Девяносто два… девяносто три… девяносто четыре…
Я побеждаю гепатит. Как ни странно, не могу сказать, рад Гуль этому или разочарован, что оказался не прав. Но знаю точно, что застал его врасплох, спросив, можно ли мне остаться добровольцем. Он склоняет голову, хмурится. В итоге я беседую с одним из старших мед братьев.
Девяносто семь… девяносто восемь… девяносто девять…
В душевой пахнет мочой и серой. Каждое утро я ношу сюда Манаара, стараясь не мотать его голое тело, — видел, как один доброволец нес его, вскинув на плечо, как мешок с рисом. Осторожно сажаю его на лавку, жду, пока отдышится. Мою его маленькое тщедушное тело теплой водой. Манаар всегда сидит тихо, терпеливо, руки на коленях, повесив голову. Будто пугливый, костлявый старичок. Протираю мыльной губкой его ребра, шишки позвонков, лопатки, торчащие акульими плавниками. Несу его назад в койку, даю таблетки. Ему легче, если разминать ему стопы и голени, и я не спеша делаю ему массаж. Когда он спит, фотография Талии всегда торчит у него из-под подушки.
Сто один… сто два…
Я подолгу бесцельно гуляю по городу, лишь бы убраться из больницы, от дыханья больных и умирающих. Бреду в пыльные закаты по улицам, обрамленным изрисованными стенами, мимо крытых жестью хлевов, понастроенных вплотную друг к дружке, перехожу дорогу девочкам, несущим на головах полные корзины свежего навоза, женщинам, покрытым черной копотью, кипятящим тряпки в громадных алюминиевых котлах. Петляя по путанице узких улочек, я много думаю о Манааре, о его ожидании смерти в комнате, набитой такими же развалинами, как он сам. Я много думаю о Талии, сидящей на камнях у моря. Я чувствую, как что-то тянет меня, дергает, как подводное течение. Хочу сдаться ему, позволить ему захватить меня. Хочу отказаться от того, что я есть, выскользнуть из себя, сбросить все, как змея сбрасывает старую кожу.

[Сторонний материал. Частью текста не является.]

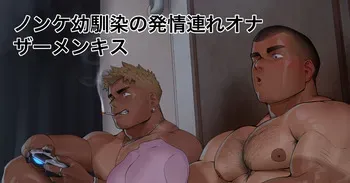 [Hiroki] Masturbation Cum Kissing with Straight Childhood Friend - Nonke Osananajimi no Hatsujouzure Onazāmenkisu manga cover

Я не говорю, что Манаар все изменил. Нет. Я еще год шляюсь по миру, пока не оказываюсь за угловым столом в Афинской библиотеке, передо мной — анкета медицинского института. Между Манааром и анкетой — две недели в Дамаске, о которых я практически ничего не помню, кроме ухмыляющихся лиц двух женщин с сильно подведенными глазами и золотыми зубами, по одному на каждую. Или три месяца в Каире в подвале полуразрушенных владений обдолбанного гашишем хозяина. Я трачу деньги Талии, катаясь на автобусах по Исландии, таскаясь за панк-группой по Мюнхену. В 1977-м я ломаю локоть на антиядерной демонстрации в Бильбао.